Она забеспокоилась: снова неприятности.
- Зачем ты вмешиваешься? Черт с ними, с картинами! Ты своим делом занимайся, партийным.
- Это и есть мое партийное дело, - начал горячиться Емельян. - Душа человека, Леночка, самое что ни есть партийное дело. Ведь что главное в работе парткома? Люди, забота об их воспитании. Партком не может и не станет дублировать ни директора, ни главного инженера. И ты меня не толкай на позицию невмешательства. - Он обнял жену. - Не выйдет. Будем вмешиваться. И тебе советую. Иначе получится чепуха: растлители всегда найдутся там, где мы будем позевывать в кулак. Верно? Чтобы родители не воспитывали детей своих? Где же это видано? Исстари повелось: отец гордился своими сыновьями, когда они на поле брани прославляли свой род. Мастеровыми-работягами гордился, свое умельство им передавал, секрет мастерства, как драгоценное наследство.
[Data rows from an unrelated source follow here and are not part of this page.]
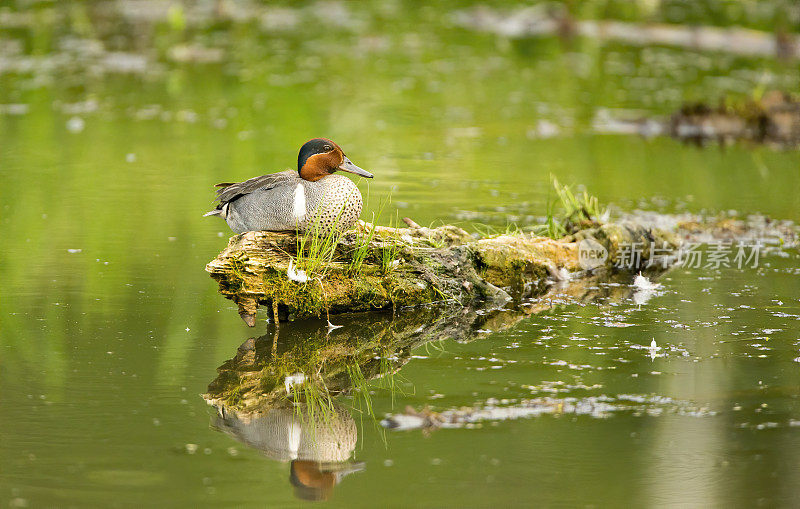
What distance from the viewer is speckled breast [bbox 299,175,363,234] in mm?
7441

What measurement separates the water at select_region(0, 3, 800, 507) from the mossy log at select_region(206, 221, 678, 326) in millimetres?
223

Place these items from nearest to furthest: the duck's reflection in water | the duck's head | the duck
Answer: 1. the duck's reflection in water
2. the duck
3. the duck's head

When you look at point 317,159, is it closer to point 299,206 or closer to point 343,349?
point 299,206

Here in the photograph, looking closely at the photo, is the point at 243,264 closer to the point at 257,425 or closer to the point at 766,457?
the point at 257,425

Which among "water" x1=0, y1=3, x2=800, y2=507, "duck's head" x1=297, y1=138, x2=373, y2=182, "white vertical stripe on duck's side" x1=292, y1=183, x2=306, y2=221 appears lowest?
"water" x1=0, y1=3, x2=800, y2=507

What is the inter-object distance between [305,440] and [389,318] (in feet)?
7.12

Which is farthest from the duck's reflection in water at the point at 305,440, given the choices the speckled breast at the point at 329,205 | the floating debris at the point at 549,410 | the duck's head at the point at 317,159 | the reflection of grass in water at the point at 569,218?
the reflection of grass in water at the point at 569,218

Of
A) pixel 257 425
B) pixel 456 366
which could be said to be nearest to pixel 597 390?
pixel 456 366

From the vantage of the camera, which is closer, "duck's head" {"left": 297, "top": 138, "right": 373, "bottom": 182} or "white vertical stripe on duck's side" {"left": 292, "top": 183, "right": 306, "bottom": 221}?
"white vertical stripe on duck's side" {"left": 292, "top": 183, "right": 306, "bottom": 221}

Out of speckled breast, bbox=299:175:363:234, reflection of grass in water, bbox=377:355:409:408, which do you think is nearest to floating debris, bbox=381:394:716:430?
reflection of grass in water, bbox=377:355:409:408

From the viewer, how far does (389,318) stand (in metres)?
7.64

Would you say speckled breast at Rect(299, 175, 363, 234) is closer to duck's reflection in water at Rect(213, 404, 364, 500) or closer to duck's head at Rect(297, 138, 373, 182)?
duck's head at Rect(297, 138, 373, 182)

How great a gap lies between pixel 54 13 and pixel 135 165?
15.1m

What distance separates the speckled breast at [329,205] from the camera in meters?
7.44
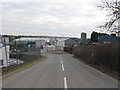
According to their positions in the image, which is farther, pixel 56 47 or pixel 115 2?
pixel 56 47

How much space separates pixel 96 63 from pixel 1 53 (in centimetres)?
1288

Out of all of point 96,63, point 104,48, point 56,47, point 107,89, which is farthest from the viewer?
point 56,47

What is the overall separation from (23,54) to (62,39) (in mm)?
125573

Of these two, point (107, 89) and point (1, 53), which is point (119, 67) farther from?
point (1, 53)

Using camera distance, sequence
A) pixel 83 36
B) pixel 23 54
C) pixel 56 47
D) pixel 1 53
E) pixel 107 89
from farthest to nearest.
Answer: pixel 56 47
pixel 83 36
pixel 23 54
pixel 1 53
pixel 107 89

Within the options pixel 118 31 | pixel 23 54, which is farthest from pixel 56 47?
pixel 118 31

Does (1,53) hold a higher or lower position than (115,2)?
lower

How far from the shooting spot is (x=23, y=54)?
4103 centimetres

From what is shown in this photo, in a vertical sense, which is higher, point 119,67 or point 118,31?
point 118,31

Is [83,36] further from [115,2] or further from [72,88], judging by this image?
[72,88]

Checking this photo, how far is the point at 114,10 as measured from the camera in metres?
19.8

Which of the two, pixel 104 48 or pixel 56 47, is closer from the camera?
pixel 104 48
А когда кто-нибудь из сыновей начинал дурить, он спуску не давал, выбивал дурь, наставлял на путь истинный…
На другой день Емельян решил под вечер встретиться с главным инженером и выяснить у него ряд вопросов, в частности о задержке запуска в производство новой модели агрегата. Но утром главный инженер сам зашел к нему. Гризул был невысокого роста, в очках, с жесткой копной седеющих волос. Он был одет в рабочий костюм отличного покроя, элегантно сшитый либо по специальному заказу, либо приобретенный за границей. Николай Григорьевич держал себя привычно и без манерности. Перед тем как начать разговор, он легонько вздохнул, улыбнулся Глебову одними глазами и сказал:
- А ведь у меня, Емельян Прокопович, есть и еще одна должность - председатель совета Дома культуры.
- Хорошая должность. - Глебов тоже улыбнулся. - Почетная и… ответственная.
- Хлопот, конечно, много, но игра стоит свеч. Дом культуры наш, как вы знаете, лучший в районе.
- Это по чьей же оценке? - легко усмехнулся Глебов, глядя на Гризула.
- По отзывам деятелей культуры. В газетах хвалили. Вы не читали? И надо прямо признать: наш Александр Александрович - великолепный мастер своего дела. Талант в своем роде. Он много работает, и плодотворно. Умеет, умеет… И знаете, авторитет в коллективе, рабочие довольны.
Гризул старался говорить просто, будто вещал общепризнанные, не требующие доказательства истины. Глебов подавил в себе желание возражать, терпеливо слушал "прелюдию", за которой он ждал нечто главное. И не ошибся. Закончив характеристику директора Дома культуры, Гризул наконец заговорил о главном, о том, что привело его в партком.
- Произошло какое-то недоразумение с выставкой молодых художников, - сказал он, настойчиво глядя на Глебова. В голосе его зазвучала твердость. - Говорят, вы ее запретили? Это действительно так?
- Это действительно… не так, - неторопливо растягивая слова, произнес Глебов, и его лицо стало строгим. - Просто партком хочет посмотреть картины до выставки.
- Не вижу смысла, Емельян Прокопович. Лишние осложнения, и только. А зачем?